## Alıntılanan metin
>>

1. red kaderini emekçilerle birlikte çizmiştir: patronlara karşı işçiler her zaman haklıdır! red gerçek emekçilerin, yaşamaları için alın terinden başka hiçbir olanağa sahip olmayanların yanındadır. emekçilerin birliğinin yarattığı güç ve olanakları kendi çıkarları için istismar etmekten çekinmeyen ve her kritik süreçte sınıf düşmanlarına hizmet eden sendikal bürokrasiye/aristokrasiye karşı mücadelenin, patronlara karşı mücadeleden ayrılamayacağını bilir.
2. red, her türlü ezilen kesimin güçlüler/ezenler karşısında savunusunu üstlenecektir.
3. bugünün dünyasında ve bugünün ortadoğu’sunda kararlı anti-emperyalizm, devrimciliğin zorunlu şartıdır. abd’nin ortadoğu’yu insanlarıyla birlikte parça parça etmeye çalıştığı ve bu saldırıya “bop” (büyük ortadoğu projesi) adı vererek işbirlikçilerine taşeronluk dağıttığı koşullarda, durumun “sakin” bir değerlendirmesi yapılamaz. abd ile bölgedeki işbirlikçi odaklar arasında günaşırı değişen dengelerden, ilerici bir sonuç çıkarılamaz. emperyalizme karşı mücadele, devrimciliğin ilk ve zorunlu şartıdır. red irak’ın şehirlerini emperyalizmin devriyeleri için cehenneme çevirenlerin, filistin’deki çocuk generallerin yanındadır. emperyalizmden barış ve demokrasi bekleyenlere karşı, ölerek özgürlük isteyenlerin yanındadır.

<<

## Görevler ve alıştırmalar
1. Alıntılanan metinden "3. bugünün dünyasında" ile başlayıp "özgürlük isteyenlerin yanındadır." sözcüklerine kadar süren bölümü hiç değiştirmeden yazdırın.
2. Alıntılanan metne göre ABD, Ortadoğu'ya yönelik saldırısına hangi adı vermiştir?

## Ham veriler

>>

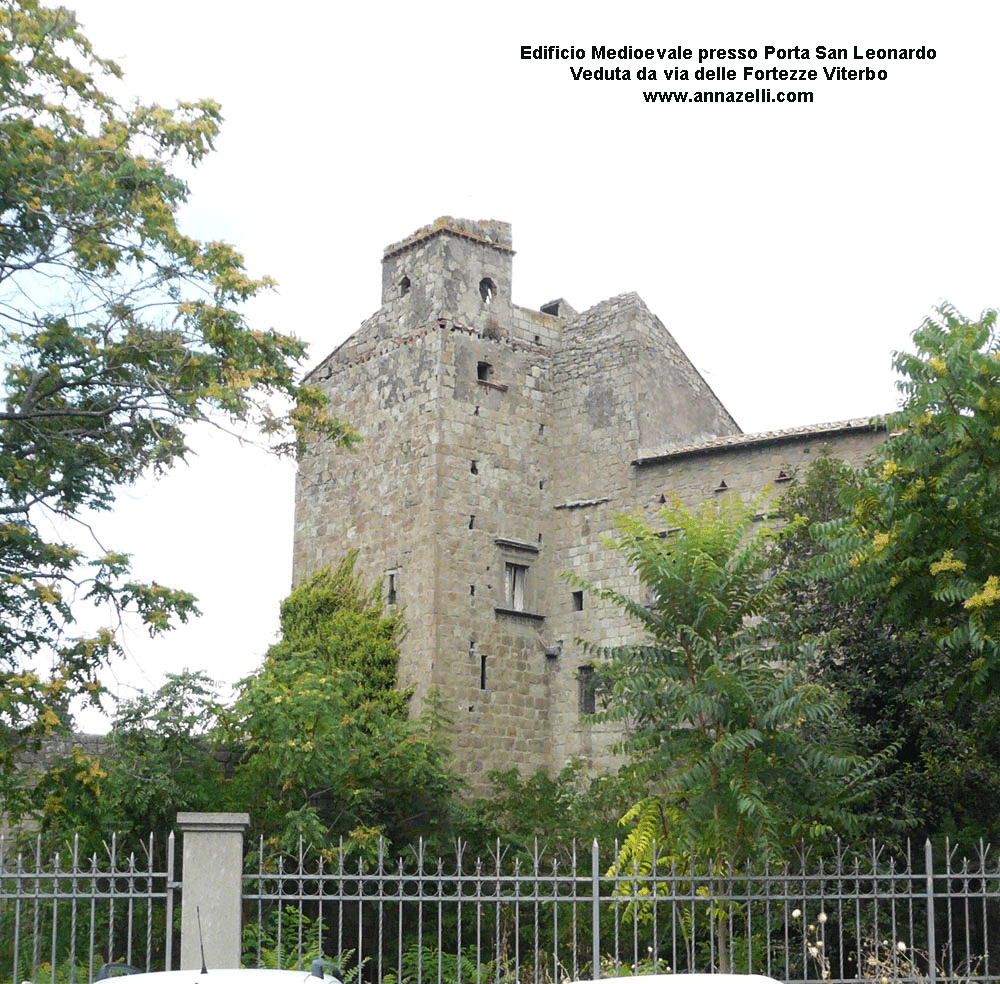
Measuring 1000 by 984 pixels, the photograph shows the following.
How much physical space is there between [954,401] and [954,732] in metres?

<<
>>

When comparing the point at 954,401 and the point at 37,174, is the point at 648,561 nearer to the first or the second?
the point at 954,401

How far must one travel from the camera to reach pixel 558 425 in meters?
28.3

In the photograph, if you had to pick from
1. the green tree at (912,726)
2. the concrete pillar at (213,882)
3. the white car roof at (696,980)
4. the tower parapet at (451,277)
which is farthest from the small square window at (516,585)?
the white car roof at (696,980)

<<

## Çözümler
1.
3. bugünün dünyasında ve bugünün ortadoğu’sunda kararlı anti-emperyalizm, devrimciliğin zorunlu şartıdır. abd’nin ortadoğu’yu insanlarıyla birlikte parça parça etmeye çalıştığı ve bu saldırıya “bop” (büyük ortadoğu projesi) adı vererek işbirlikçilerine taşeronluk dağıttığı koşullarda, durumun “sakin” bir değerlendirmesi yapılamaz. abd ile bölgedeki işbirlikçi odaklar arasında günaşırı değişen dengelerden, ilerici bir sonuç çıkarılamaz. emperyalizme karşı mücadele, devrimciliğin ilk ve zorunlu şartıdır. red irak’ın şehirlerini emperyalizmin devriyeleri için cehenneme çevirenlerin, filistin’deki çocuk generallerin yanındadır. emperyalizmden barış ve demokrasi bekleyenlere karşı, ölerek özgürlük isteyenlerin yanındadır.

2. "bop" (büyük ortadoğu projesi)